Was sind die wichtigsten Entwicklungen der letzten Jahre?

Mit der Einführung des ‘Hotspot-Ansatzes’ im Jahr 2015 - ursprünglich dazu gedacht, die freiwillige Umverteilung zwischen den EU-Ländern voranzubringen - wurde Italiens ‘Auswahlsystem’ bei der Ankunft umgestaltet und erfolgte nun auf Grundlage der nationalen Herkunft, wobei deutlich zwischen ‘potenziellen Asylbewerber:innen’ und unerwünschten ‘Wirtschaftsmigrant:innen’ unterschieden wird.

Die Salvini-Dekrete zur Einwanderung und Sicherheit schlossen 2019 Häfen für Seenotrettung-NGOs und stellten Mittel für die Bekämpfung der Beihilfe zur illegalen Einwanderung in Form verdeckter Polizeieinsätze bereit.
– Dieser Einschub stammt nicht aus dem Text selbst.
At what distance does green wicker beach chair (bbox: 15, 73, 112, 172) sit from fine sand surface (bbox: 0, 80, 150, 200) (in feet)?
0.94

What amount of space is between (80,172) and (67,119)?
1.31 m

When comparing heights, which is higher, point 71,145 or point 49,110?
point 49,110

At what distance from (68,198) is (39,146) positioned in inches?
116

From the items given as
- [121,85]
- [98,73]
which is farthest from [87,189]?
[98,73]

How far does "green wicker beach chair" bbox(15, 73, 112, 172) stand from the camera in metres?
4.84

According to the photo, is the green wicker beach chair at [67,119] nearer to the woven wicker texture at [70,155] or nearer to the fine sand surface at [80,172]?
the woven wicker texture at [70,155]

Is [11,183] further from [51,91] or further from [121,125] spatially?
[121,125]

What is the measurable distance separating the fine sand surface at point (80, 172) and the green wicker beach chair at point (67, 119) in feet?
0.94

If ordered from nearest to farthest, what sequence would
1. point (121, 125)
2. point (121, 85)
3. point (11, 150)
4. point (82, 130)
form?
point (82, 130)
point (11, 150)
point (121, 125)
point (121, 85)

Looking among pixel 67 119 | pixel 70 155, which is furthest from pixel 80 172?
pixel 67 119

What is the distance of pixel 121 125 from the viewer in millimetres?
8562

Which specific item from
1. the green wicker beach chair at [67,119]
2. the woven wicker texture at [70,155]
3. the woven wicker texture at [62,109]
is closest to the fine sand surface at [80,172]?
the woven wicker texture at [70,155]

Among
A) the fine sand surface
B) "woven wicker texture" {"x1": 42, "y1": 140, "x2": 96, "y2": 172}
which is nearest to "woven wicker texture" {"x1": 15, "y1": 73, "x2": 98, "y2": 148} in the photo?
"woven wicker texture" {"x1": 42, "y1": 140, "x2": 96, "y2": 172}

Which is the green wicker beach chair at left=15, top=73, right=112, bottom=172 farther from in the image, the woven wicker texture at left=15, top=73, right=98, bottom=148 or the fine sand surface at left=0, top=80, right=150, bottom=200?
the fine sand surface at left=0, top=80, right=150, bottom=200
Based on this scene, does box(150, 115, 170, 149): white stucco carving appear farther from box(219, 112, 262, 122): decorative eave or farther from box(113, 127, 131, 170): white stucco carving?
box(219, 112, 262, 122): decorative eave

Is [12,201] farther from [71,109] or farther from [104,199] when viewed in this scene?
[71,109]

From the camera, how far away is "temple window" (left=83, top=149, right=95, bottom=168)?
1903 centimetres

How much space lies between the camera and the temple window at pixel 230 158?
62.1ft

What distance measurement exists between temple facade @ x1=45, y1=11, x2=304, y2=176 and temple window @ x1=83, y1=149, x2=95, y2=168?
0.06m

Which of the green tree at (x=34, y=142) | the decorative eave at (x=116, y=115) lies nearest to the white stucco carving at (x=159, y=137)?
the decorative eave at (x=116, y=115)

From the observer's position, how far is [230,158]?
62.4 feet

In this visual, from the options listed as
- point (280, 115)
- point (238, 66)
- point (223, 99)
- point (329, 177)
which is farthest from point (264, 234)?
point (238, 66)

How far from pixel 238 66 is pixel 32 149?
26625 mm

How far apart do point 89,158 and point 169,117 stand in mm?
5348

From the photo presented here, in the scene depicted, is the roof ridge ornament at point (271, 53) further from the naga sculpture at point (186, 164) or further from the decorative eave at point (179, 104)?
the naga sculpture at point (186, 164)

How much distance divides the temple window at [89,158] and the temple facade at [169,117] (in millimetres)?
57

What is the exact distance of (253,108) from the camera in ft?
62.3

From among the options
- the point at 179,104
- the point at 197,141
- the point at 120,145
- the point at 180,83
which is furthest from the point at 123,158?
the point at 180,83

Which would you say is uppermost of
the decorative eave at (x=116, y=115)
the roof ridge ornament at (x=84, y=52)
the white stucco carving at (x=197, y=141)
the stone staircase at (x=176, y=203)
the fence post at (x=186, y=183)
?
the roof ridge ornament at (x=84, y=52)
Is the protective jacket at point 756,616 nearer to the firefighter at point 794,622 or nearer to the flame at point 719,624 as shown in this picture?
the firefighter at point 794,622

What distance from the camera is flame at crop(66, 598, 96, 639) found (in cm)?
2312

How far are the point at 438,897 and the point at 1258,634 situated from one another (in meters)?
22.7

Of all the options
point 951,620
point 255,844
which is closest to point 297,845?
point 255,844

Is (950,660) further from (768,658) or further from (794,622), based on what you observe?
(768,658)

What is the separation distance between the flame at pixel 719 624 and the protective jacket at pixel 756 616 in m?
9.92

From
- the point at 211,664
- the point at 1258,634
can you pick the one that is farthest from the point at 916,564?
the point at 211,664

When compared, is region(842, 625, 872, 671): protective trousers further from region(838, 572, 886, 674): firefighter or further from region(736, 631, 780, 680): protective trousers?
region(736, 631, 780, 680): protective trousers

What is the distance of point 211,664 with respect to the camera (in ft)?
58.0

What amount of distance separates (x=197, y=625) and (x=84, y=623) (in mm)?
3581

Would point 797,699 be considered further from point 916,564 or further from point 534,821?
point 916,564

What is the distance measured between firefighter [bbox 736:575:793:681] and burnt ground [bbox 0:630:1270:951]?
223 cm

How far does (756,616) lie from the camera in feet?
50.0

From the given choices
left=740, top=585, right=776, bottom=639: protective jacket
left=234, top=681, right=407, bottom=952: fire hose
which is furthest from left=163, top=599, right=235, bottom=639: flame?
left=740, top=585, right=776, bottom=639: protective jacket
Der humanitäre Schutz wurde abgeschafft, was die Mehrheit der Personen mit internationalem Schutzstatus betraf. Asylbewerber:innen wurden auf diese Weise von der Registrierung ausgeschlossen – mit erheblichen Auswirkungen auf ihren Zugang zu Dienstleistungen und ihre Aufenthaltsbedingungen. Das Verfassungsgericht hob diese Maßnahme im Jahr 2020 wieder auf.

Während der COVID-19-Pandemie wurden ‘Quarantäne-Schiffe’ für die Isolation von Migrant:innen vor ihrer Einreise eingerichtet. Diese Maßnahme weckte unweigerlich Erinnerungen an die ‘schwimmenden Hotspots’, die sich der damalige Innenminister Alfano 2016 vorgestellt hatte. Mit einem vorläufigen Erlass vom 19. Mai 2020 wurde mittels einer Notfallmaßnahme beschlossen, Asylbewerber:innen in Einrichtungen aufzunehmen, die sonst für Personen mit subsidiärem Schutz und unbegleitete Minderjährige vorgesehen sind.

Was haben progressive Kampagnen erreicht?

Der ‘Bund Evangelischer Kirchen’ und das Projekt ‘Mediterranean Hope’ haben ein Konzept von humanitären Korridoren entwickelt, um gefährdeten Bevölkerungsgruppen zu helfen.

2015 wurde darüber hinaus die Charta von Palermo mit dem Ziel unterzeichnet, „die Regulierung der Migrationsströme auf eine völlig neue Art und Weise anzugehen, indem sie beispielsweise die Abschaffung der Aufenthaltsgenehmigungen zugunsten einer radikalen Annahme der Staatsbürgerschaft als Instrument für die Einbeziehung und Teilnahme am öffentlichen Leben vorschlägt“. Der Palermo-Prozess unterstützt die Palermo-Charta-Plattform, die Akteure und Aktivist:innen der Seenotrettung aus ganz Europa zusammenbringt.